TEXT TO READ —

▶

On 25 March 2024, the Commission announced that it had opened non-compliance investigations against three designated gatekeepers. The investigations concern:
The Commission intends to conclude the new non-compliance proceedings within 12 months. If it were to find an infringement, the Commission has the power to impose fines of up to 10% of the respective gatekeeper’s total worldwide turnover.
As the EU edges towards the final adoption of the eIDAS 2.0 Regulation, a significant update to the 2014 Regulation on Electronic Identification and Trust Services ((EU) 910/2014, eIDAS) is on the horizon.
In February 2024, the European Parliament adopted the revised Regulation, and the EU Council followed suit in March 2024.
The adopted amendments will introduce substantial enhancements to Europe’s digital identity systems and the overall framework for trust services.
Central to the eIDAS 2.0 Regulation is the introduction of the European Digital Identity Wallet.
This tool aims to streamline how EU citizens access and use their digital identities, providing a secure environment for managing personal data and electronic attestations. Its capabilities extend to signing documents with qualified electronic signatures and sealing with electronic seals, both underpinned by robust security protocols to protect user identities. The Wallet’s design also emphasizes user privacy, featuring a privacy dashboard that allows users to track and manage their interactions with service providers transparently. This function supports not only data access but also the erasure of personal data upon user request, reinforcing the EU’s commitment to data protection and user control.
The regulation also expands the definition of “Trust Services” significantly, covering an even wider range of digital operations. These include issuing and managing certificates for electronic signatures and seals, creating and validating electronic timestamps, and ensuring the secure archiving of electronic documents.
This expansion is poised to enhance trust in digital transactions, ensuring that they meet stringent security and authenticity standards.
All EU citizens and businesses operating in the digital domain should prepare for these changes, which are expected to be published in the EU’s Official Journal and enter into force in Q2, 2024 – subject to two-year transitional periods for pre-existing qualified trust services.
The new eIDAS 2.0 Regulation marks a pivotal moment in the evolution of digital identity within the EU, setting a benchmark for digital trust and security that could influence global standards in the digital age.
Our most recent update on European digital regulation and compliance developments (see Q4, 2023) discussed the Commission’s proposal (and the European Parliament and the Council’s proposed amendments) for a new EU Directive “on common rules promoting the repair of goods” that will impose enhanced obligations on manufacturers and seller of goods (including digital products) to repair defective or broken products.
Since then, the Council, the Parliament and the Commission have discussed the different proposals during trilogue negotiations, which led to a provisional agreement for the “right to repair” (“R2R”) Directive.
It is expected that Parliament and the Council will formally adopt and finalize the R2R Directive before the European Parliament elections in June 2024, so that the repairability requirements of the Directive could apply to products marketed in the EU/EEA from 2026–2027, following their implementation into Member State laws.
The first quarter of 2024 has seen a flurry of activity from Ofcom, the regulator for the UK Online Safety Act (“OSA”), as it prepares for the controversial law to come into force.

◀

SOURCE EXCERPT —
▶

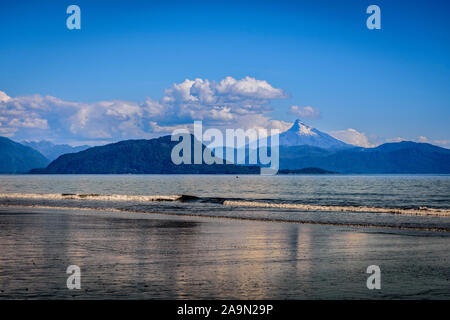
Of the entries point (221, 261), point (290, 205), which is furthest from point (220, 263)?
point (290, 205)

◀

WRITTEN EXERCISE — Transcribe the passage of the EU digital regulation update starting at "In February 2024, the" and ending at "Digital Identity Wallet.". The listing is separate material and has no connection to the text on EU digital regulation.

SOLUTION TO THIS TASK —
In February 2024, the European Parliament adopted the revised Regulation, and the EU Council followed suit in March 2024.
The adopted amendments will introduce substantial enhancements to Europe’s digital identity systems and the overall framework for trust services.
Central to the eIDAS 2.0 Regulation is the introduction of the European Digital Identity Wallet.